A Victory For Us All


http://norightturn.blogspot.com

The Supreme Court judgement on Ahmed Zaoui's eligibility for bail again shows how the government is on the wrong side of civil liberties issues. The government's argument was essentially jurisdictional - that the relevant sections of the Immigration Act did not allow for bail, and so therefore Zaoui must rot in prison regardless of justice. The Supreme Court put paid to that in no uncertain terms, and in the process positioned itself as a defender of civil liberties and human rights against the encroachments of the executive.

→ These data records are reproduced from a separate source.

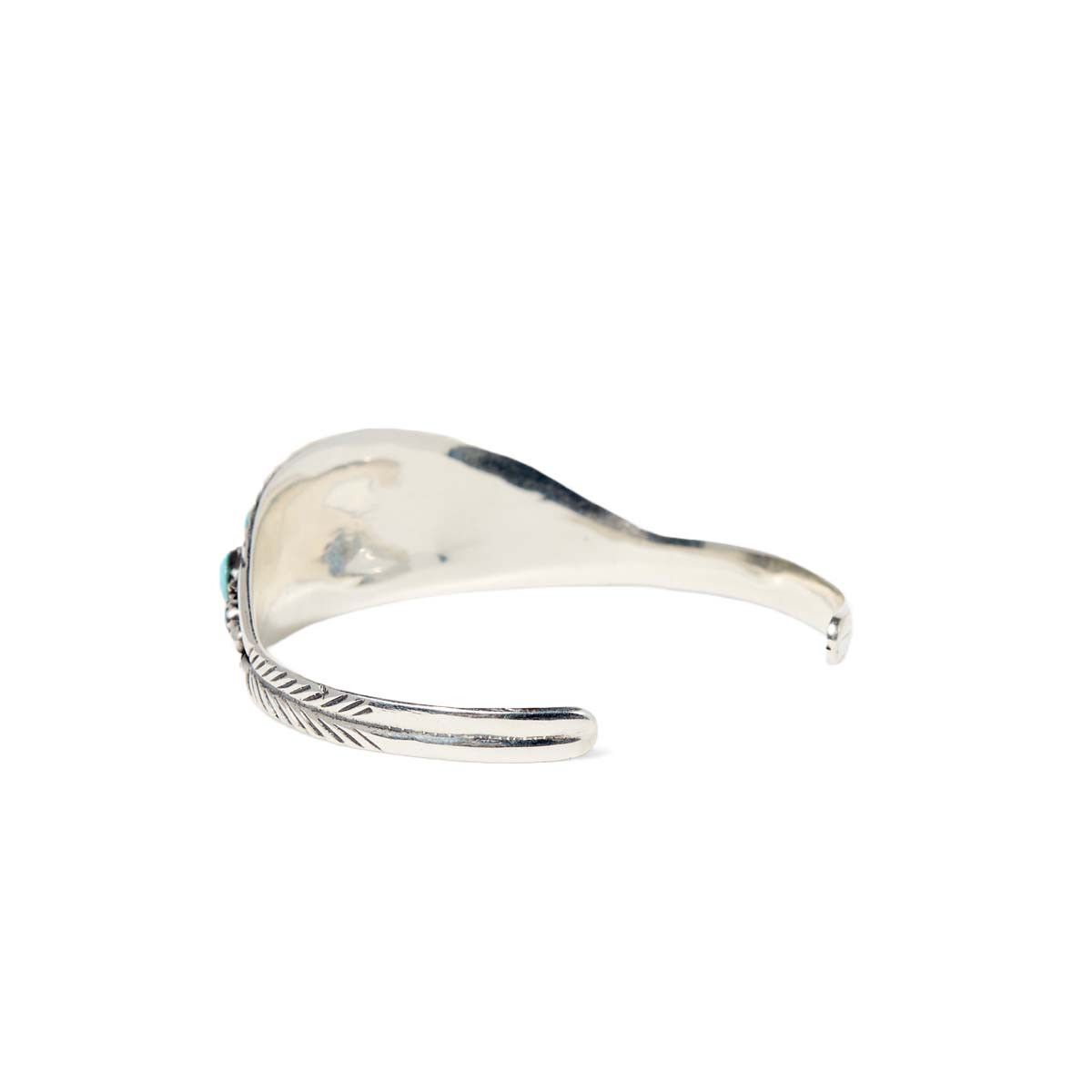 Bracelet "Yeipoalli" Argent et Turquoise Bracelet "Nopal" Argent et Turquoise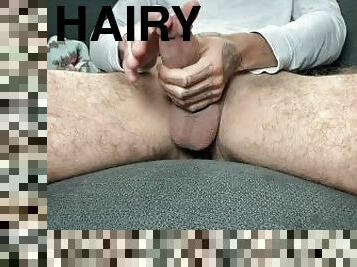 hårig, masturbation, cumshot, gigantisk-kuk, gay, juckande, sprut, ensam, bollar, verklighet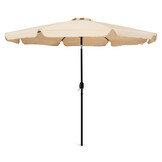 Parasol - waterdicht polyester - kantelbaar - 300 cm - beige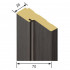 Фото Короб  U 23 деревянный (70мм, 2070мм, 26мм, прямоугольный, стандарт, с уплотнителем,  массив сосны, экошпон ультра)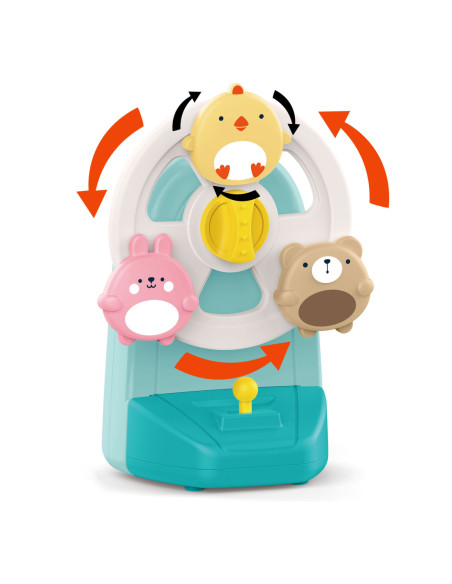 WOOPIE Pozytywka Karuzela Zwierzęta Zabawka Muzyczna Edukacyjna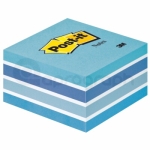 Samolepicí bloček Post-It 3M 76mm x 76mm, modro-bílý, 450 lístků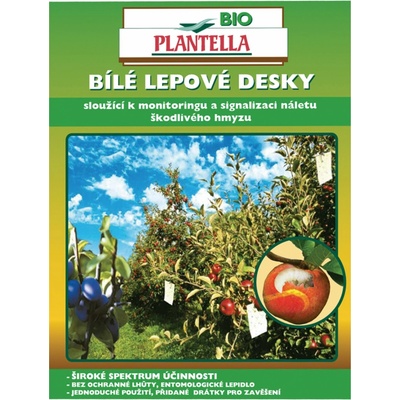 Desky Bio Plantella bílé univerzální 10 ks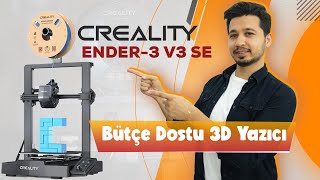 En Detaylı Creality Ender3 V3 SE İncelemesi  Bütçe Dostu 3D Yazıcı [upl. by Eltsyrhc]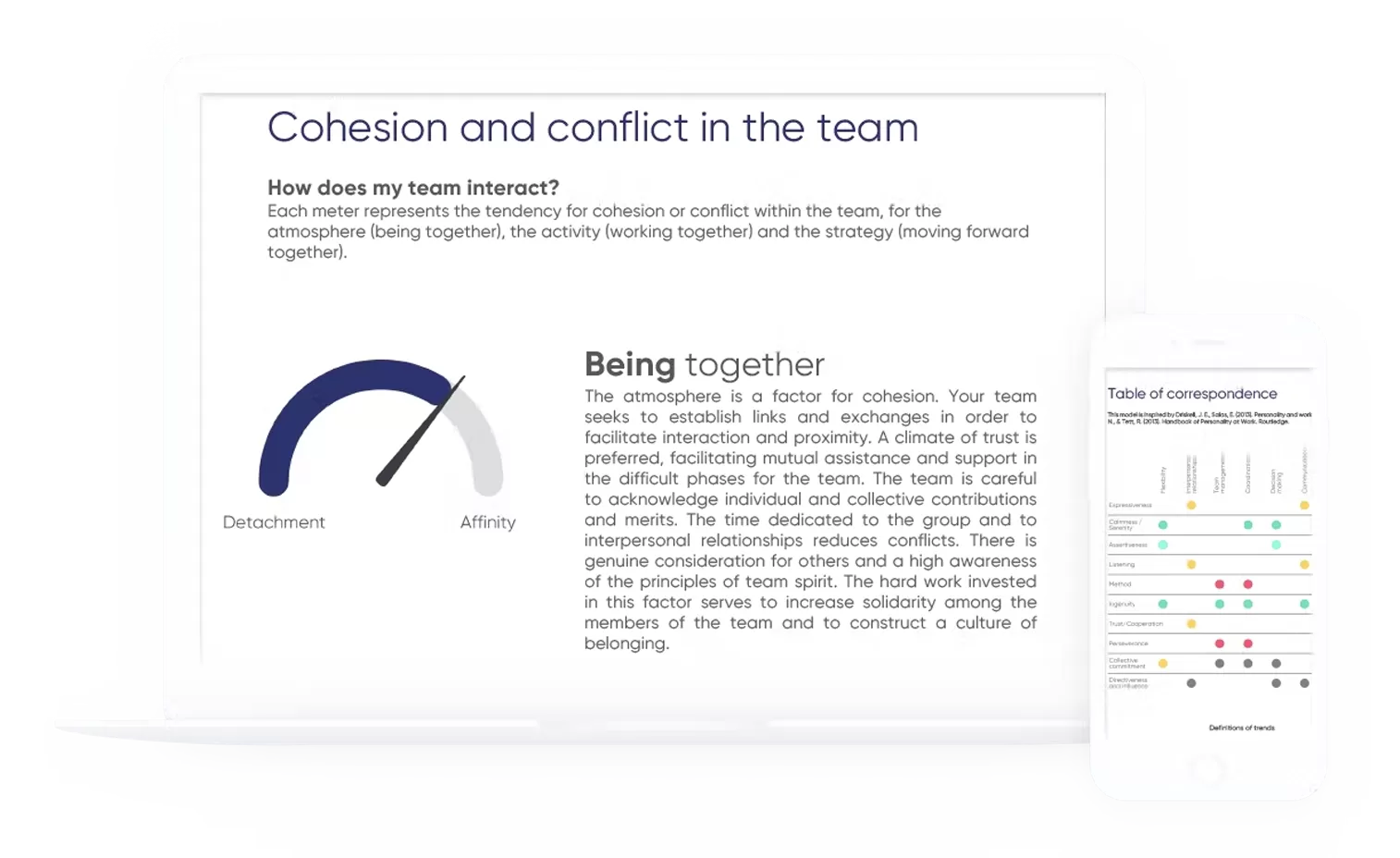 Uma visão em
perspectiva
dos riscos de coesão e/ou conflito.
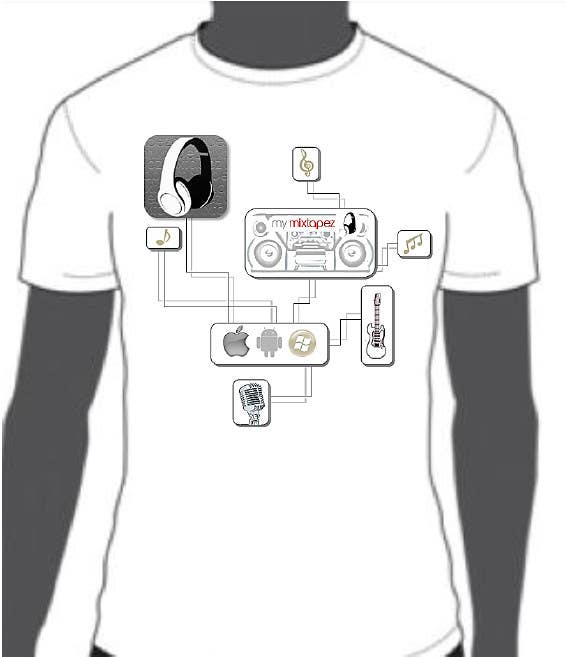 Natečajni vnos #60 za                                                 Design a T-Shirt for My mixtapez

The Court's decision relied not on the Bill of Rights Act, but on common law. The power to grant bail (or Habeas Corpus) is "an ancient common law jurisdiction" exercised by the New Zealand courts by virtue of the importation of English common law in 1840, and which "inheres in the Court itself". It can therefore be granted in any matter:

Unless excluded by statute, the inherent jurisdiction of the High Court to grant bail may be directly invoked whenever someone is detained under any enactment pending trial, sentence, appeal, determination of legal status, or (in immigration cases) removal or deportation from New Zealand. The jurisdiction can be exercised whether or not the High Court is seized of proceedings challenging the lawfulness of the detention.

(My emphasis).

The rest of the judgement debated the question of whether the appropriate section of the Immigration Act directly excluded the Court from granting bail; the Court concluded that it did not. They also concluded that the Court had the power to alter the conditions of imprisonment, allowing Zaoui to be held in the Mangere Refugee Center rather than a prison.

Whether Ahmed Zaoui is ultimately granted bail will be decided on the facts of his case. What this judgement establishes is that he may be. And that is an important victory not just for Zaoui, but for us all. It reaffirms a vital protection for our civil liberties, and an extremely wide-ranging power to review not just the legality, but the necessity of detention.